О. Андрей: Ну, вы преувеличиваете степень моего сумасшествия. Всё-таки мессианского комплекса, слава Богу, у меня, кажется, ещё нет. И поэтому я стараюсь как можно меньше времени проводить в размышлениях о своём личном призвании. Этих гадёнышей желательно душить в колыбели (я имею в виду мысли на эту тему). Если же вдруг удастся отодвинуться в сторону от этого обсуждения, размышления, помысла тщеславия и гордыни, то я бы сказал так. Мне кажется, что даже мои критические слова о церковной жизни могут помочь людям. Ведь мало прийти в церковь. Надо уметь в церкви выжить. Надо уметь в церкви остаться. И это непросто, потому что «Верую в единую святую, соборную и апостольскую Церковь». Верую. Это некий подвиг веры вопреки очевидности. А очевидность, к сожалению, такая, что верить в это все труднее. И я своим жизненным путём стараюсь показать, что можно петь не хором и тем не менее сохранять христианскую и даже православную веру. Может быть, кому-то это поможет. И кроме того, я совершенно убеждён, что лет через пятьдесят в той же Академии, из которой меня выгнали за эпатажные высказывания… Смешно: в эпоху Чаплина и Смирнова Кураева выгнали за эпатажные высказывания.
Олег: А они стали высказываться на несколько месяцев позже.
О. Андрей: Ну да-да-да. Знаете, анекдот уже есть: Смирнов, Чаплин и Энтео собрались в Храме Христа Спасителя, чтобы обсудить эпатажные высказывания Кураева. Так вот, я думаю, через пятьдесят лет в МДА будут писать диссертацию про меня. И вовсе не клеймящие. Вспомним посмертную судьбу тоже профессора МДА о. Феодора Бухарева.
Более того, когда изменится атмосфера в обществе и, соответственно, официальный курс патриархии, ее аполгеты будут на меня ссылаться, как сегодня они ссылаются на каких-то исповедников XX века. Простите, где эти исповедники и где чиновники московской патриархии шестидесятых годов? Что они с Ермогеном (Голубевым) сделали? Понимаете, была такая удивительная черта.
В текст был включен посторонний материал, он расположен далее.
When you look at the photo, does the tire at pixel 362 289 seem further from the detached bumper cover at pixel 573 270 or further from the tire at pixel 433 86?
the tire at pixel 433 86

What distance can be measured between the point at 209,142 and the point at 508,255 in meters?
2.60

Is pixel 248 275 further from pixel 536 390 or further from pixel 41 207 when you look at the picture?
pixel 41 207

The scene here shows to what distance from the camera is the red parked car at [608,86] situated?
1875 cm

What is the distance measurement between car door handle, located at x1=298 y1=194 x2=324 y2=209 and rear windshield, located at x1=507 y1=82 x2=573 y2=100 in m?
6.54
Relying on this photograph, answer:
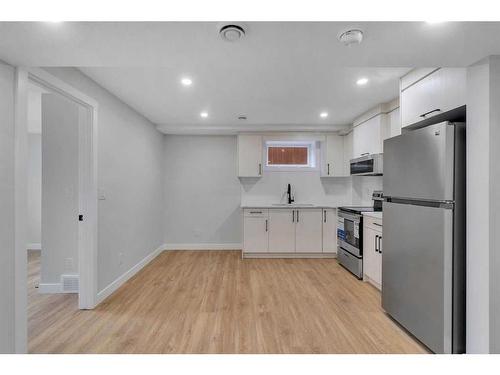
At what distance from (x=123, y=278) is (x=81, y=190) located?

В 60 – 80-е годы (и я это помню) в кабинетах церковных начальников, епископов было хорошим тоном держать картину на тему «Малюта Скуратов убивает митрополита Филиппа» или «Смерть патриарха Гермогена от голода в Кремле». Это была такая странная компенсация: эти довольно сытые чиновники всячески избегали любых намёков на конфликт с государственной атеистической идеологией и властью, но им очень хотелось чувствовать помимо этого себя наследниками и преемниками исповедников Гермогена и Филиппа.
Ну пройдёт ещё 50 – 100 лет, и апологеты патриархии точно так же будут говорить: «Нет-нет-нет, ну что вы? Ну не вся же церковь была такой пропагандонской! А был же и Кураев, и заметьте, его сана не лишили, и из церкви он не ушёл». Всё это будет. И я хочу дать им такой шанс.
Олег: Иногда говорят, что если любишь, то не будешь так критиковать. Если любишь, на какие-то вещи будешь закрывать глаза просто как на естественные недостатки. Не хватает любви отцу Андрею ?
О. Андрей: Совершенно соглашусь.
Олег: Прямо так?
О. Андрей: Ну конечно. Я вновь говорю: не надо навязывать мне сумасшедшую позицию, чтоб я заявлял, что у меня в преизбытке любви. Я, конечно, сумасшедший, но не до такой степени. Да, любви, естественно, не хватает. Хватало бы, мы бы с вами не тут беседовали, а тут летал вокруг вас на облачке, и даже радио не нужно было бы — я Духом Святым достигал бы до вас без радиоэфира. Но это не так. Я не идеальный христианин и никому не преподношу себя в качестве такого образца. А любовь бывает разная. «Люблю отчизну я, но странною любовью». И, кстати говоря, это ведь особенность русской культуры — то, что русские классики не были сервильны, за исключением Державина и Жуковского. Но, честно говоря, сегодня их «оды на восшествие на престол» и читать-то скучно и стыдновато бывает. А вот начиная с Пушкина и Лермонтова они совсем иначе ощущают себя в своей стране.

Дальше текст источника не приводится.